===== Records to use

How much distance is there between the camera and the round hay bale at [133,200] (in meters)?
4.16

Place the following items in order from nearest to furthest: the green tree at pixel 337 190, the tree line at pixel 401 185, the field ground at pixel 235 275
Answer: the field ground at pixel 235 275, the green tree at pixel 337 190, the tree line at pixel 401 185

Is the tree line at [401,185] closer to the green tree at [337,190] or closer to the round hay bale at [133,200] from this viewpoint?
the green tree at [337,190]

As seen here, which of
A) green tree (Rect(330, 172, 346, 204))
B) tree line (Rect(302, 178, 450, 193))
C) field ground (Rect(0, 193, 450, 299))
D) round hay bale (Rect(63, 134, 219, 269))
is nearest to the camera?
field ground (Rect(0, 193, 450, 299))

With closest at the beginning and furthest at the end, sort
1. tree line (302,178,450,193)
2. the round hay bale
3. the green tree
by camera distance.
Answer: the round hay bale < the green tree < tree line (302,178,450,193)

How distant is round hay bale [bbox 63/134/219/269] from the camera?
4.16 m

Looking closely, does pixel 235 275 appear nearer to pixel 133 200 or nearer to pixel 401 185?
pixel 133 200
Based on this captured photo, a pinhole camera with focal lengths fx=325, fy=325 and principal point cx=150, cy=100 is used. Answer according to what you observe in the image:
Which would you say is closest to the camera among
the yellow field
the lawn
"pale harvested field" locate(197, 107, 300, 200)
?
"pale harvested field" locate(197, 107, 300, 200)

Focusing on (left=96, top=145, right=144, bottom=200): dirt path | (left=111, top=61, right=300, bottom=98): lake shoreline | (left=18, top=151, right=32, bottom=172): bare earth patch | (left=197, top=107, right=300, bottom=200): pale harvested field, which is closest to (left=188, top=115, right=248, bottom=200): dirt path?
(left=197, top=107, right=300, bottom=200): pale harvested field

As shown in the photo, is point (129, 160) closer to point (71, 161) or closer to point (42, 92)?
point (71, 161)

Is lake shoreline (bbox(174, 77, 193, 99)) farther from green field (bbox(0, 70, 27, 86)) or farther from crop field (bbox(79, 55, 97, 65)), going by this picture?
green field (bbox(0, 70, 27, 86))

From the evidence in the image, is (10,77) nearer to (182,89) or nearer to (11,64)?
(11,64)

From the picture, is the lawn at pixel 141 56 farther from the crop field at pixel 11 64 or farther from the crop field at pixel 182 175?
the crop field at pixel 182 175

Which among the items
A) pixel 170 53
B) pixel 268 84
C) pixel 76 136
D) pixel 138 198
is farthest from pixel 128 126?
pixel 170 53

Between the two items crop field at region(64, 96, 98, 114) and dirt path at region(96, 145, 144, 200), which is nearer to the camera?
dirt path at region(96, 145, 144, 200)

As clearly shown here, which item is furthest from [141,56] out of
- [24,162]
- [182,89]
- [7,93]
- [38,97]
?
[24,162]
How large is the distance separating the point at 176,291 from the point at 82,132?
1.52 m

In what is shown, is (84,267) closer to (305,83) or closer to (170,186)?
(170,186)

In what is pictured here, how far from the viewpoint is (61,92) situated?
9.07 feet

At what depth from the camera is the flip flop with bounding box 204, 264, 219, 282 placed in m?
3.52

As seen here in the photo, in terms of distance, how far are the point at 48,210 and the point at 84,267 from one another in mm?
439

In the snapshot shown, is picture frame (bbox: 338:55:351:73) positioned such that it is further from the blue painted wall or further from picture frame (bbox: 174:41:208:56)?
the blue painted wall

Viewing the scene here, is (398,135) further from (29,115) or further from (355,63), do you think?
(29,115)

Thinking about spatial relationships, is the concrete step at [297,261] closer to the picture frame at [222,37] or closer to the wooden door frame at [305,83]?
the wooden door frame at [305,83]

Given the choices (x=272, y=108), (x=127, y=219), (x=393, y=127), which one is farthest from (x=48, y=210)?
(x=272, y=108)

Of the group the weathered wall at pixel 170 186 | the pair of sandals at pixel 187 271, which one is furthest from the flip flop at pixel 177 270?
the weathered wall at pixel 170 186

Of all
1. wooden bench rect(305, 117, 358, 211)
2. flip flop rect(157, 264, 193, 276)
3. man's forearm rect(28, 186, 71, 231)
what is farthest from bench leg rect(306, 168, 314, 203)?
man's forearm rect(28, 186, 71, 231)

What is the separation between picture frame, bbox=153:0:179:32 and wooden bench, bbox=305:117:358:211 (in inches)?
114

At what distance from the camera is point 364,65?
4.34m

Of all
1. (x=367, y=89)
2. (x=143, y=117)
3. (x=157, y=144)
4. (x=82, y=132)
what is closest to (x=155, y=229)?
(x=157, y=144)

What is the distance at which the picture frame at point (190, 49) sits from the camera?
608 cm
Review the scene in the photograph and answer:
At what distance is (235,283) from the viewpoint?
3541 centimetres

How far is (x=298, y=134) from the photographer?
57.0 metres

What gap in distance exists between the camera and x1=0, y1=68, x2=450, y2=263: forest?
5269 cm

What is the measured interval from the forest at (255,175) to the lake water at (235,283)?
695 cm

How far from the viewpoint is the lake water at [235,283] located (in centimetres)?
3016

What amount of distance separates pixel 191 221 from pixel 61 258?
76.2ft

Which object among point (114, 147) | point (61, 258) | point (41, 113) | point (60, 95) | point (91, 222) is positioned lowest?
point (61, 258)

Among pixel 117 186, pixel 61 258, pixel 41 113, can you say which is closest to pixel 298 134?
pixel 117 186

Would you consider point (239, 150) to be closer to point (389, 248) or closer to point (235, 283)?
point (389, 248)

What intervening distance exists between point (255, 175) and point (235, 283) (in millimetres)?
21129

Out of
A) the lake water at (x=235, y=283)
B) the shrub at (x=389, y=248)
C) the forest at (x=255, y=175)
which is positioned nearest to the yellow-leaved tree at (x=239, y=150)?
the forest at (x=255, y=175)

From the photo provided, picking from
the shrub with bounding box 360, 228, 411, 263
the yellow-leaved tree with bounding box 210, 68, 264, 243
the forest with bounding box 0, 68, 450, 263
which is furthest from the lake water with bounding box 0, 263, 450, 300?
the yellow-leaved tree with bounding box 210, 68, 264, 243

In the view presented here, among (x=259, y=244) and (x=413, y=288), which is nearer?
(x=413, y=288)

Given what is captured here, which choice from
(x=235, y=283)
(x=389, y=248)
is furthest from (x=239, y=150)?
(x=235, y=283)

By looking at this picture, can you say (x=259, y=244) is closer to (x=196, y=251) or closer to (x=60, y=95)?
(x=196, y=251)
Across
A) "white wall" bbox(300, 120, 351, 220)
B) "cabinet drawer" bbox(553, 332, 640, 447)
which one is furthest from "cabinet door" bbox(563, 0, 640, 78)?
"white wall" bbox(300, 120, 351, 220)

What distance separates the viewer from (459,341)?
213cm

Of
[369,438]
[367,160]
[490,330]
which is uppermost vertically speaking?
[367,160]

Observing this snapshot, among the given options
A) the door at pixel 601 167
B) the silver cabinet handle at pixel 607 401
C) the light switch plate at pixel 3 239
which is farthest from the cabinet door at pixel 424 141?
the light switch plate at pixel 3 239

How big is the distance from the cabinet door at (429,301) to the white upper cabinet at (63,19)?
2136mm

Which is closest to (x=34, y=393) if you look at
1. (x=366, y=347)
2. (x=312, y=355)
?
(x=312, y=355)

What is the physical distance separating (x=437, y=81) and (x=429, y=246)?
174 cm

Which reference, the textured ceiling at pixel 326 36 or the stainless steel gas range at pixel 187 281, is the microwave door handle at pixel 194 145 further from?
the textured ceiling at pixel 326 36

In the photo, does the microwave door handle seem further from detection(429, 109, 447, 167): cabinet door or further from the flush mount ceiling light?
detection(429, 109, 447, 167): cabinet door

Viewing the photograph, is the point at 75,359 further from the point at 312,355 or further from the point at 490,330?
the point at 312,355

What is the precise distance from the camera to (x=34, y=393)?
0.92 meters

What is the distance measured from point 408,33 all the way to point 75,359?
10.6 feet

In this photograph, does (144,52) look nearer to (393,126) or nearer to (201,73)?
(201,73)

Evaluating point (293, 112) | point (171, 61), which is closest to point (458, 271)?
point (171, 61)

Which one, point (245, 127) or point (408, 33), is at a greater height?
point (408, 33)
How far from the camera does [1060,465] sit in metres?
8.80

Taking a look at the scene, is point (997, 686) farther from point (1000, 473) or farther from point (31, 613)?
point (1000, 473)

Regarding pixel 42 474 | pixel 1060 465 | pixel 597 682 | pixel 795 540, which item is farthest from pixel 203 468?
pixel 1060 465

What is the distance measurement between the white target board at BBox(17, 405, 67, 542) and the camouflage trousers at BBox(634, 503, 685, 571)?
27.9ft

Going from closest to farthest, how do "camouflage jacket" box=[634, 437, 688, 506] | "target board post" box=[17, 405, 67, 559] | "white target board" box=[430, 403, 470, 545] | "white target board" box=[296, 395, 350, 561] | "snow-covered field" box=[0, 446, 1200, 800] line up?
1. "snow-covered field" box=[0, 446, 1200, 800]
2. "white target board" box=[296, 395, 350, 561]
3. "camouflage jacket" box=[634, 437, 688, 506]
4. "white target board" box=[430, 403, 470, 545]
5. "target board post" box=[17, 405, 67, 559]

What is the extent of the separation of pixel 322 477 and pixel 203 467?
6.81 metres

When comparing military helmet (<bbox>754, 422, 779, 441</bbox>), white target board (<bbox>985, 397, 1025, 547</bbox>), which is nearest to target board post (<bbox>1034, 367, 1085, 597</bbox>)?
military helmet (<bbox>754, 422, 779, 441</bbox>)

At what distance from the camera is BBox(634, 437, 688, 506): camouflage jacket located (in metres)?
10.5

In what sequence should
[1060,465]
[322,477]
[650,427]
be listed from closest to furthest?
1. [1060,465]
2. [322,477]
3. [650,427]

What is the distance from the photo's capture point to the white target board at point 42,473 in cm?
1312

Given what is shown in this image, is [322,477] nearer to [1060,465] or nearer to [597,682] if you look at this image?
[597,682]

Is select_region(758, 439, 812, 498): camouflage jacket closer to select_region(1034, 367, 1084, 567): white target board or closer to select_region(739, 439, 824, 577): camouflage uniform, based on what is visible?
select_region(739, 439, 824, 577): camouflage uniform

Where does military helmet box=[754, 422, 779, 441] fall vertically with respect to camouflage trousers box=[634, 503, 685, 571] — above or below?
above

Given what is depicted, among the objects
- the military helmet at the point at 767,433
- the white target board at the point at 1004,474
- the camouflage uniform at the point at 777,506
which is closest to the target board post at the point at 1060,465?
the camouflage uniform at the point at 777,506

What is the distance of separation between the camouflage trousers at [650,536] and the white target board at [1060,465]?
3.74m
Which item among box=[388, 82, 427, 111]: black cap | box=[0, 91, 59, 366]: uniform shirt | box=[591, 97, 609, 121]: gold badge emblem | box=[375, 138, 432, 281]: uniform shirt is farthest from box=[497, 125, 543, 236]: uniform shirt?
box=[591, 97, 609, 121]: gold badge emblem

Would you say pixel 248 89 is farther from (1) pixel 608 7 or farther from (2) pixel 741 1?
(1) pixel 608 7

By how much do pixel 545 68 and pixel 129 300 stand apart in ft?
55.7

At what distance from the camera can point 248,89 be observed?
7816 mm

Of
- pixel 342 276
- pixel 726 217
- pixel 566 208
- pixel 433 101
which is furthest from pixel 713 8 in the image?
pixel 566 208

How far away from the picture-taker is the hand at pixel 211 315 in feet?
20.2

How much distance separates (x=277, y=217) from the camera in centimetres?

==========

● **Requirement**: Starting at the line that contains "Which item among", print every line through the end of the listing, word for word. Leave out all the rest.

● **Exercise response**:
Which item among box=[388, 82, 427, 111]: black cap | box=[0, 91, 59, 366]: uniform shirt | box=[591, 97, 609, 121]: gold badge emblem | box=[375, 138, 432, 281]: uniform shirt is farthest from box=[497, 125, 543, 236]: uniform shirt?
box=[591, 97, 609, 121]: gold badge emblem

Would you say pixel 248 89 is farther from (1) pixel 608 7 or farther from (2) pixel 741 1?
(1) pixel 608 7

By how much do pixel 545 68 and pixel 129 300 stand apart in ft?
55.7

At what distance from the camera can point 248,89 be observed?
7816 mm

Of
- pixel 342 276
- pixel 726 217
- pixel 566 208
- pixel 433 101
which is furthest from pixel 713 8 in the image?
pixel 566 208

How far away from the picture-taker is the hand at pixel 211 315 in feet?
20.2

How much distance separates (x=277, y=217) from the camera in centimetres?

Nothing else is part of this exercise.